The constructed home

A prayer in honour of Kulla, god of bricks: ‘Kulla, god of bricks, Lord of foundations and walls, because you are kind I implore you that the house that you built may last many years’.

Keramos in Ancient Greek (where ‘ceramic’ comes from), meant clay, but also tile and brick.

From foundations to roofing, all building elements may be made in adobe or terracotta: a mixture of fine clay, water and sand or straw that stops the moulded piece deforming. 11,000 years ago, the first bricks in history were shaped with river pebbles used to construct shacks in the Palestinian city of Jericho. Four thousand years later, in Mesopotamia, wooden moulds were used to produce identical bricks to make construction easier, and structural elements such as columns were made with triangular or circular bricks. In Rome, solid H-shaped pieces of terracotta formed ribs between which were fitted with thin ceramic sheets, thus allowing vaults to be built. The arches of the Roman Republic baths at Cabrera de Mar, however, used a structure that was unique in the Roman world: hollow cone-shaped pieces were set into one another forming long ribs that curved naturally. Holes in the bases of the pieces allowed for a metal crosspiece that joined the various ribs.

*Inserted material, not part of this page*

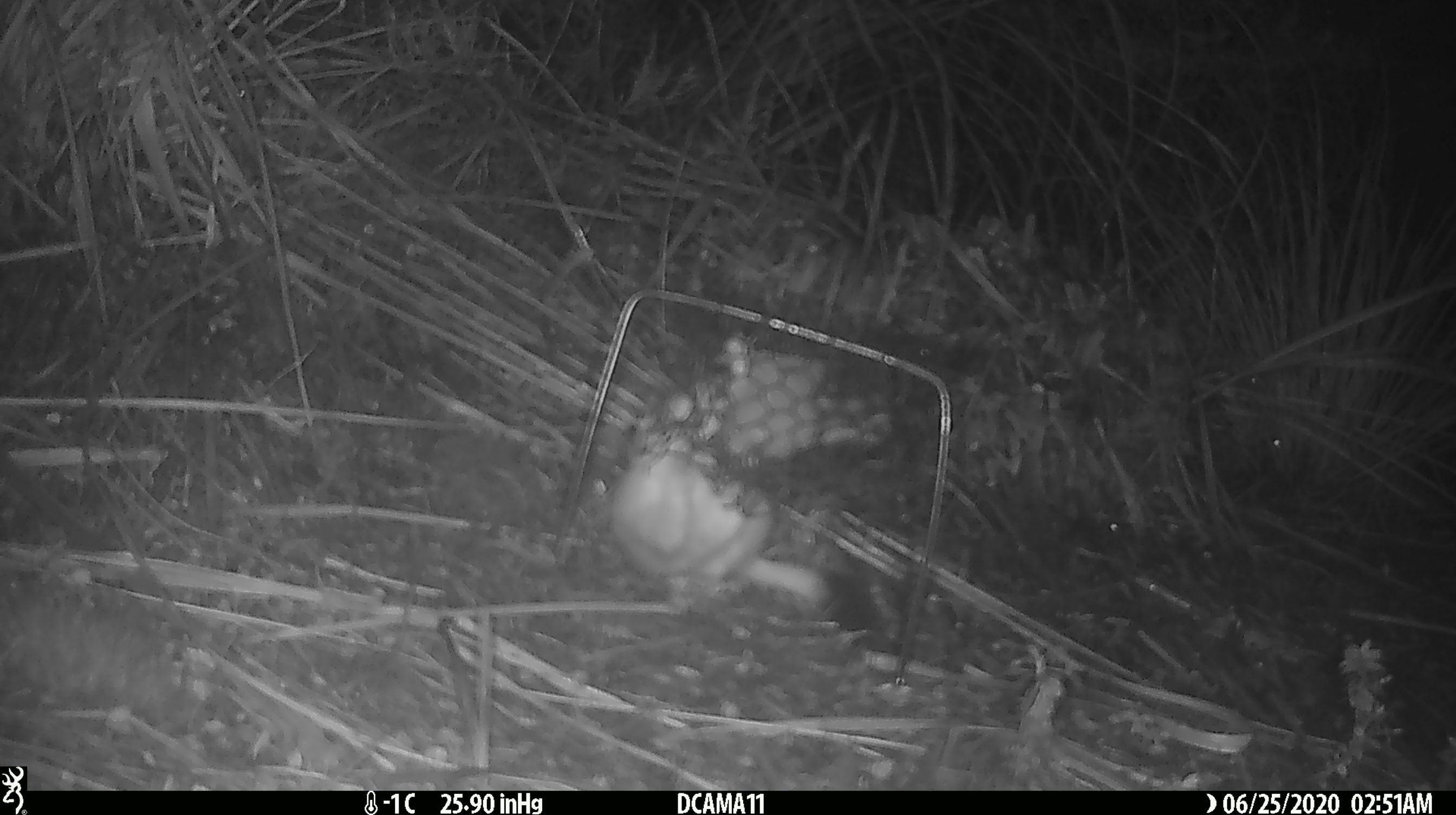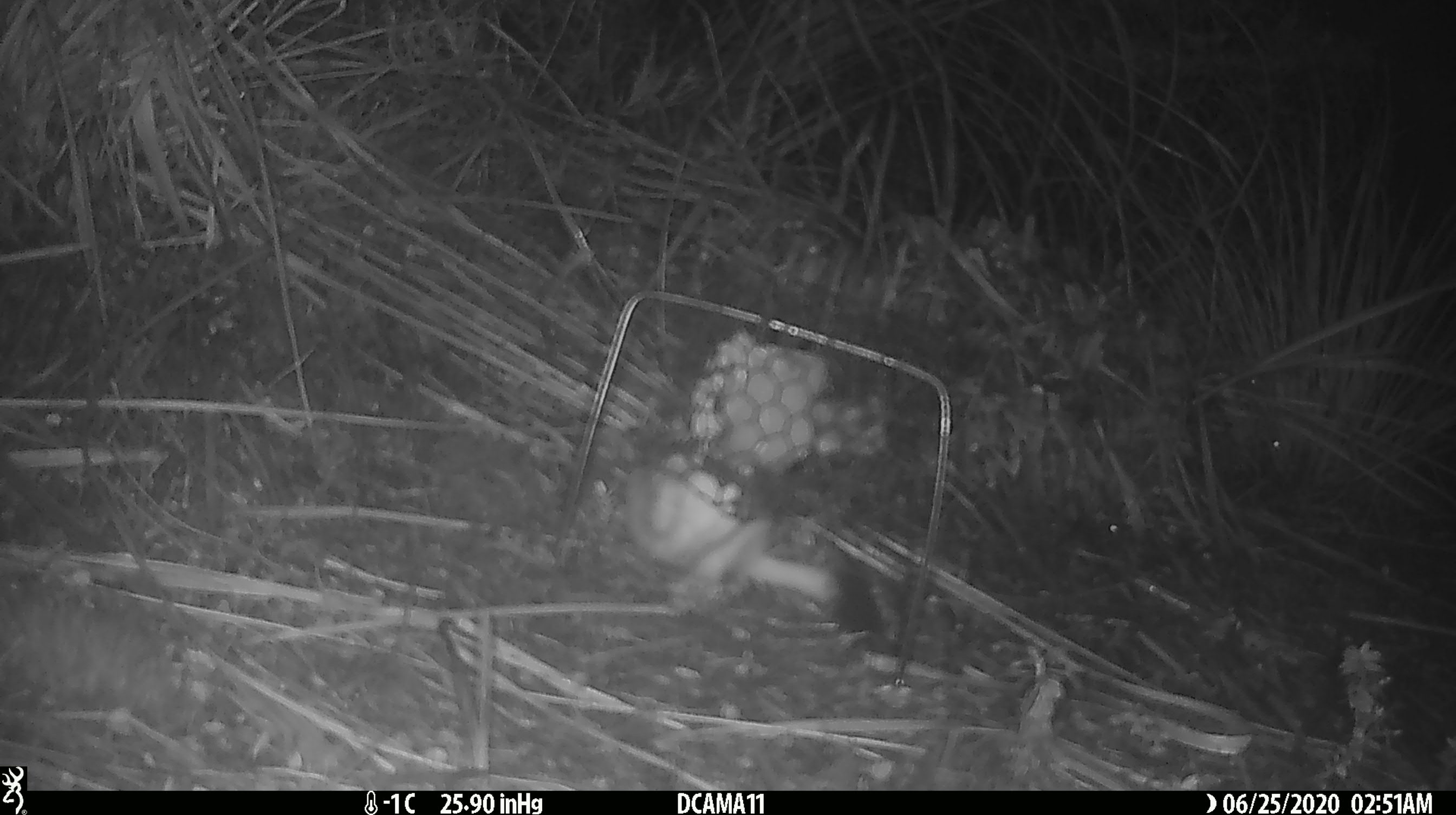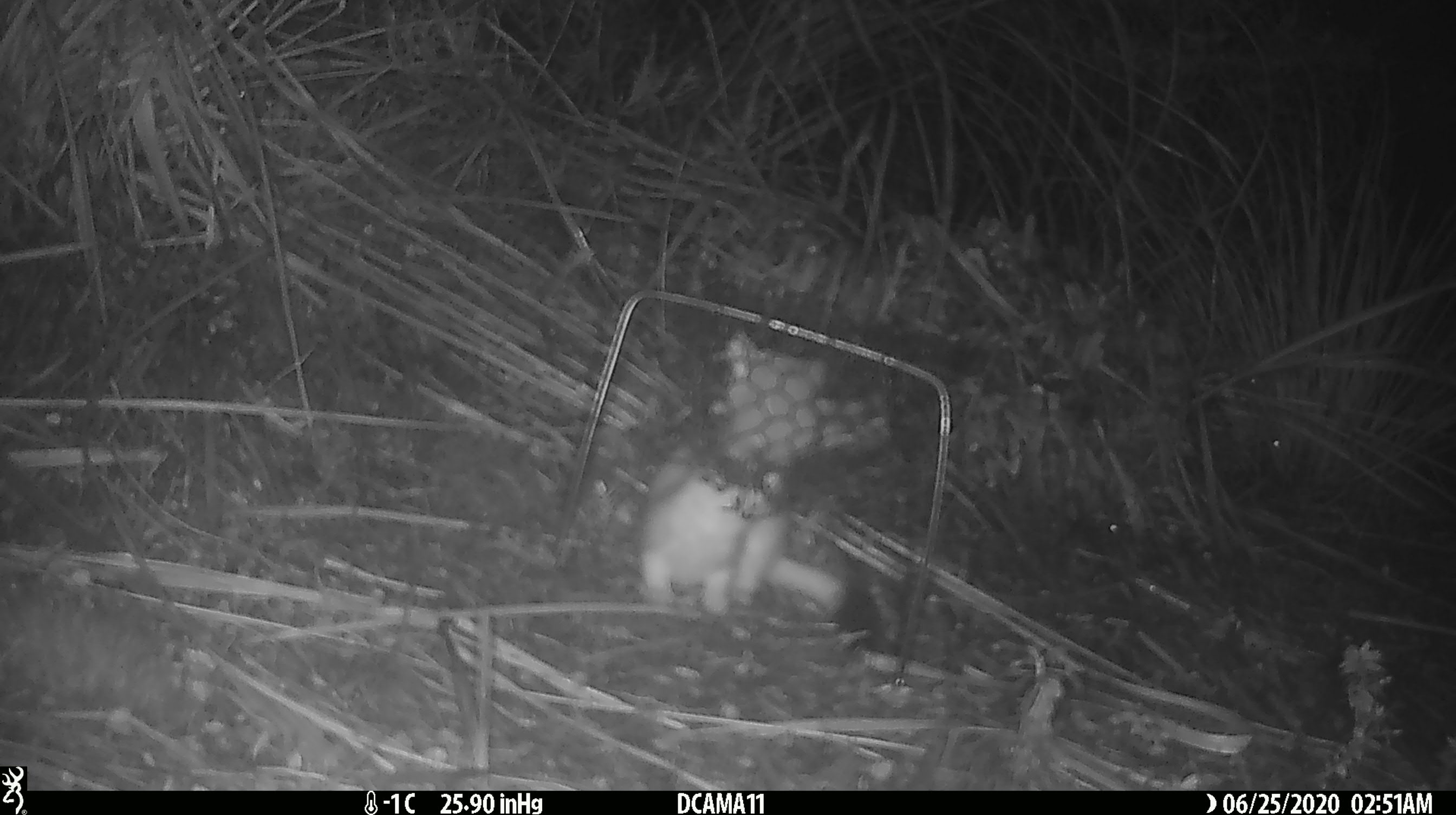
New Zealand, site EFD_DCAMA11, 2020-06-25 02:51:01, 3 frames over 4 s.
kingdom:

Buildings were connected to the urban fabric thanks to conduits like the imposing aqueduct channels that brought water to the city of Athens in the 6th century BC.

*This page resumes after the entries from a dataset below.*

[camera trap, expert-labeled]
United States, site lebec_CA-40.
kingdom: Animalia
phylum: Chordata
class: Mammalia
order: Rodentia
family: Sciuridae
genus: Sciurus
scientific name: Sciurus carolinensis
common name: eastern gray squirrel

The process of covering of open spaces with vaults and domes was improved thanks to the placing of thin fireproof ceramic pieces in a version of the typical Catalan vault designed in the latter half of the 19th century by the Valencian Rafael Guastavino.

The ease of construction with ceramic materials has sadly degenerated into the devastating ‘brick worship’ that contemporary artists have denounced, and that a new generation of artists have turned their back on by means of bare masonry houses.